(EXERCISE DIRECTIONS):
Return all lines below containing the word "United".

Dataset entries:
──────────

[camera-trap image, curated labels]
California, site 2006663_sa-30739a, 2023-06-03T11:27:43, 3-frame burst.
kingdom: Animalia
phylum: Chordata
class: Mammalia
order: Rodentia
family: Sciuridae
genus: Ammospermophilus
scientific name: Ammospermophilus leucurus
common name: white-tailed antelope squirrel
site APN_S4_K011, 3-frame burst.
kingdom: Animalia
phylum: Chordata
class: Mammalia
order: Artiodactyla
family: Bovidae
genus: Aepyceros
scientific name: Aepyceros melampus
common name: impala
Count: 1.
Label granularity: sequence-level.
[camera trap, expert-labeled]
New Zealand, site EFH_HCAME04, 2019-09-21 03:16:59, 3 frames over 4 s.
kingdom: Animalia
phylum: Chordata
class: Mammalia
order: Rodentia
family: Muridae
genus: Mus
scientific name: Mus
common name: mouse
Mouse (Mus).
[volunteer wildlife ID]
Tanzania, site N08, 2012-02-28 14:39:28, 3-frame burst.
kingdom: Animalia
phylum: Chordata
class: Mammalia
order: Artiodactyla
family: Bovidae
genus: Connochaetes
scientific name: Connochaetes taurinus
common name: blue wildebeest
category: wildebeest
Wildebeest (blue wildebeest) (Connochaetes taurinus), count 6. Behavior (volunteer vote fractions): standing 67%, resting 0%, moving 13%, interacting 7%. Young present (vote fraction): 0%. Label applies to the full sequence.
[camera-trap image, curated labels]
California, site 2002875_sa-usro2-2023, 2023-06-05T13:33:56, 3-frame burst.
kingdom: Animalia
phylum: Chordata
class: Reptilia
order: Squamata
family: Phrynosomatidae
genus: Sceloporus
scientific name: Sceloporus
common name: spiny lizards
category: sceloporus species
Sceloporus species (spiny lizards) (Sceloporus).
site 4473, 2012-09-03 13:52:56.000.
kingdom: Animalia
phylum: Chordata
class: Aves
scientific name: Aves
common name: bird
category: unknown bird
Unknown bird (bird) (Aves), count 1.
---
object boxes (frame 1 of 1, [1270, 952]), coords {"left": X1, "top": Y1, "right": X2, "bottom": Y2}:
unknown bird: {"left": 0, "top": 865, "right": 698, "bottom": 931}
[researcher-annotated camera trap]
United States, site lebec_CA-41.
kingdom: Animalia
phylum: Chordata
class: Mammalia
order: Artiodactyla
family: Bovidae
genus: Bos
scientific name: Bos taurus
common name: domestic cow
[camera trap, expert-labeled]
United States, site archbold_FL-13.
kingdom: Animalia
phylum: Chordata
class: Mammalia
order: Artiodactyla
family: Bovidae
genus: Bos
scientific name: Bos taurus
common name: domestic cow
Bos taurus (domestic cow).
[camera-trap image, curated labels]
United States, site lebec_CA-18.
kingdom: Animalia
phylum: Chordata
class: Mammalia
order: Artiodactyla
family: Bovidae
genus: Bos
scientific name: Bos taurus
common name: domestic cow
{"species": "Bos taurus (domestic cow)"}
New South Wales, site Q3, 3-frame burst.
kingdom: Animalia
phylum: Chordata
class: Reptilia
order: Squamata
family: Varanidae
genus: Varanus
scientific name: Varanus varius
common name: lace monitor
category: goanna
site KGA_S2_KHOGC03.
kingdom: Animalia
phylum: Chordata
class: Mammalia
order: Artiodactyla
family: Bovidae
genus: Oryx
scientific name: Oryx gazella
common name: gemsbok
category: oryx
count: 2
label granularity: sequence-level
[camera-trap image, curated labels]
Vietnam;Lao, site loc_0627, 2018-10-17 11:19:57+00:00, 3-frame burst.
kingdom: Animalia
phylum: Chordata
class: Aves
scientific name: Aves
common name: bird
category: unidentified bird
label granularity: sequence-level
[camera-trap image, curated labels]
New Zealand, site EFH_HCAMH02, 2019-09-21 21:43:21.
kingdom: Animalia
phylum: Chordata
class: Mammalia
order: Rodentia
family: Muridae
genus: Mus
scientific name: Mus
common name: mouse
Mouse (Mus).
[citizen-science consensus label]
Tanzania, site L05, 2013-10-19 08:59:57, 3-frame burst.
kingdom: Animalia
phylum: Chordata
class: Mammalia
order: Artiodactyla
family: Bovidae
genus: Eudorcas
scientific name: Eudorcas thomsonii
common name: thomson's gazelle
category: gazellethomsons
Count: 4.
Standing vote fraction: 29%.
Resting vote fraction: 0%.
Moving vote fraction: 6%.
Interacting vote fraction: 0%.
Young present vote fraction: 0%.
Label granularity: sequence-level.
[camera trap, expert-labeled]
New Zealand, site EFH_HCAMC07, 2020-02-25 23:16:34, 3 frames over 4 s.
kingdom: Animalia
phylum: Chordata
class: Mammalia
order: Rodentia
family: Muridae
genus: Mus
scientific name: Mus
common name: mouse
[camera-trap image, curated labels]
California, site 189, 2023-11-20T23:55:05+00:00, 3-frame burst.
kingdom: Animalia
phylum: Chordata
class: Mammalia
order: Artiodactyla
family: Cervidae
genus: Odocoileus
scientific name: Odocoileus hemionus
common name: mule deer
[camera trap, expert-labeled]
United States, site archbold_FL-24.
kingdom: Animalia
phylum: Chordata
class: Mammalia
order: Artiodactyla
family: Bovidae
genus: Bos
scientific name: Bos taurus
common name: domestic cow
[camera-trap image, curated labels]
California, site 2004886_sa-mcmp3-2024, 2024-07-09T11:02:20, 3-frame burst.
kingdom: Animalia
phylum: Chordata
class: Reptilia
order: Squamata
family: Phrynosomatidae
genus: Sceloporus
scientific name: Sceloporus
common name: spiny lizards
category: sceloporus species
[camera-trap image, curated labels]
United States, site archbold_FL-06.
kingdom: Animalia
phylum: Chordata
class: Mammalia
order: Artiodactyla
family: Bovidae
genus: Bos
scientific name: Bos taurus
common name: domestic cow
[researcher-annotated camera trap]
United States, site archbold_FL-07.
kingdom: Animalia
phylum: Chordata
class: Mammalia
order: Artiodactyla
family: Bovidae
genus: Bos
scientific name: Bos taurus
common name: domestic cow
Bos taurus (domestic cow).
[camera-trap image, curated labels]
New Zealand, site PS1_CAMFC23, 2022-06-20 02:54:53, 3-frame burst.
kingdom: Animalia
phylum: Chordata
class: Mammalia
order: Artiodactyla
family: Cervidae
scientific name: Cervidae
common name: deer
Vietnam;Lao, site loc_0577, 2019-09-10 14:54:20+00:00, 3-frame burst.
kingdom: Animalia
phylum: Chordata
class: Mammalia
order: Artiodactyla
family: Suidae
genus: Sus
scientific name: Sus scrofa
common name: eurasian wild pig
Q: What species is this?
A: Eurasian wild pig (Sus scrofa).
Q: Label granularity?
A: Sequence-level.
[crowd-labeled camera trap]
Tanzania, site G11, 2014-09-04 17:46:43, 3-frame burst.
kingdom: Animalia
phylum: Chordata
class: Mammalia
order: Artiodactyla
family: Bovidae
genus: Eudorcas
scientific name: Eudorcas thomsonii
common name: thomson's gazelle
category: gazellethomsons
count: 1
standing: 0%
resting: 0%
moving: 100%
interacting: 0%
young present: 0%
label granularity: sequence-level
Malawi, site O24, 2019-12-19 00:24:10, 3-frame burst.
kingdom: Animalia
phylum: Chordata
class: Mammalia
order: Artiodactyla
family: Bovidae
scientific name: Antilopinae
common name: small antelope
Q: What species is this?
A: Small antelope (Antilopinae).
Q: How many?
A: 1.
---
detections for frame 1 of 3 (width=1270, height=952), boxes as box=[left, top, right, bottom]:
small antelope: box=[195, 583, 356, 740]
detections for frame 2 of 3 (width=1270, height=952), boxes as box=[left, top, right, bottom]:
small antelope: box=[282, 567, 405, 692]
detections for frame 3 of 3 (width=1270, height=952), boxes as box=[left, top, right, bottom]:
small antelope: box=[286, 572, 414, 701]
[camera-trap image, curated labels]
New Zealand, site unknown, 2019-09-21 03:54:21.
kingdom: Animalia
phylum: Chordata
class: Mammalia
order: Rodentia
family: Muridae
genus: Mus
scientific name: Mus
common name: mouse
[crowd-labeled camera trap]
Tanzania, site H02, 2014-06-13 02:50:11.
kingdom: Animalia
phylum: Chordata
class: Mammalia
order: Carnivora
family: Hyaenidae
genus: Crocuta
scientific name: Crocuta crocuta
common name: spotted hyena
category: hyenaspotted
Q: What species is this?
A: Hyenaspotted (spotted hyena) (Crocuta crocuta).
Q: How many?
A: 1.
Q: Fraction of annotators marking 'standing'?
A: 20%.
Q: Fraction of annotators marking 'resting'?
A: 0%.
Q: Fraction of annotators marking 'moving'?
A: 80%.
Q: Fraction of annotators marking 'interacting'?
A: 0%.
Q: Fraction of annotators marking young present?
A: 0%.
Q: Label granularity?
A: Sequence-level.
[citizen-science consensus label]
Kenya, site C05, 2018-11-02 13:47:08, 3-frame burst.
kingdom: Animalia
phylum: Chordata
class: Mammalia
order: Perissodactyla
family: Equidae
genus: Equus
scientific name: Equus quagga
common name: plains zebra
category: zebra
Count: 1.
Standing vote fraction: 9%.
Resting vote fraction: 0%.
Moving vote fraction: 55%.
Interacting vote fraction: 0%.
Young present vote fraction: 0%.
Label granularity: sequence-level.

──────────

(TASK RESULT):
United States, site lebec_CA-41.
United States, site archbold_FL-13.
United States, site lebec_CA-18.
United States, site archbold_FL-24.
United States, site archbold_FL-06.
United States, site archbold_FL-07.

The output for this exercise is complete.